Mangelernährung im Alter

Ebenfalls wenig bekannt ist, dass Mangel- und Unterernährung von 27 % der stationär behandelten Patienten große Probleme und hohe Kosten verursacht. Mit zunehmendem Alter steigt die Anzahl entsprechend betroffener Patienten an – und sie erhöht sich ohne ernährungstherapeutische Behandlung während des Krankenhausaufenthalts deutlich. Prof. Dr. Christian Löser vom Roten Kreuz Krankenhaus Kassel zeigte auf, wie dadurch die Immunkompetenz sinkt, die Komplikationsrate und damit die Verweildauer steigt.

Dabei ist die Behandlung durch Trink- und Zusatzernährung bzw. inzwischen auch durch abgestimmte Ernährung erfahrener Cateringfirmen wie procuratio leicht zu handhaben.
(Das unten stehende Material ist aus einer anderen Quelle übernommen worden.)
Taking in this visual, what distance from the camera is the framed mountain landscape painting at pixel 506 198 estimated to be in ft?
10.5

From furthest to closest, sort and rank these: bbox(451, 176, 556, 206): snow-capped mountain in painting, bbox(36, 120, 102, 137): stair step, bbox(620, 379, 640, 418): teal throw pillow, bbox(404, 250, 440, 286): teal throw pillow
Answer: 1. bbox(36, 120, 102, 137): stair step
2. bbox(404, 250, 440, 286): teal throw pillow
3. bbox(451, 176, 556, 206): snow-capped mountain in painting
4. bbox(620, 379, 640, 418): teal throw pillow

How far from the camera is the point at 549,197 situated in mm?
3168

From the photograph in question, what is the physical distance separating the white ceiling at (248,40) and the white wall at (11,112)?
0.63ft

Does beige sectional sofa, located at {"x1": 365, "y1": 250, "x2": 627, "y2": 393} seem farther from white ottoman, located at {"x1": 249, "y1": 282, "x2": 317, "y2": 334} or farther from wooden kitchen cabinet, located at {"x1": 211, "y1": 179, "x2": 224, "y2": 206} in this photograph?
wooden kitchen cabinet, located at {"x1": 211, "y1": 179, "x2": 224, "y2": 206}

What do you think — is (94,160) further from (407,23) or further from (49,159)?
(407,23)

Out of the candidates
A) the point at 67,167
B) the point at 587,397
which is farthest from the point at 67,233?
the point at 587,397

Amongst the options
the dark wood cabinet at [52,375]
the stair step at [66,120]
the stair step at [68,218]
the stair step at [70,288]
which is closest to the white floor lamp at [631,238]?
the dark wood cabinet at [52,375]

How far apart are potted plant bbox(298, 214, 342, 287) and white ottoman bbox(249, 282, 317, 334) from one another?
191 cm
Zudem wird sie von allen Kassen erstattet. Die Komplikationsrate, gar die Mortalität, wird dadurch deutlich gesenkt. Wichtig ist die Erfassung des Ernährungsstatus bei der Aufnahme und die Bildung von Ernährungsteams zur Betreuung der mangelernährten Patienten. Leider sind solche Teams erst bei 5 % der Krankenhäuser in Deutschland vorhanden.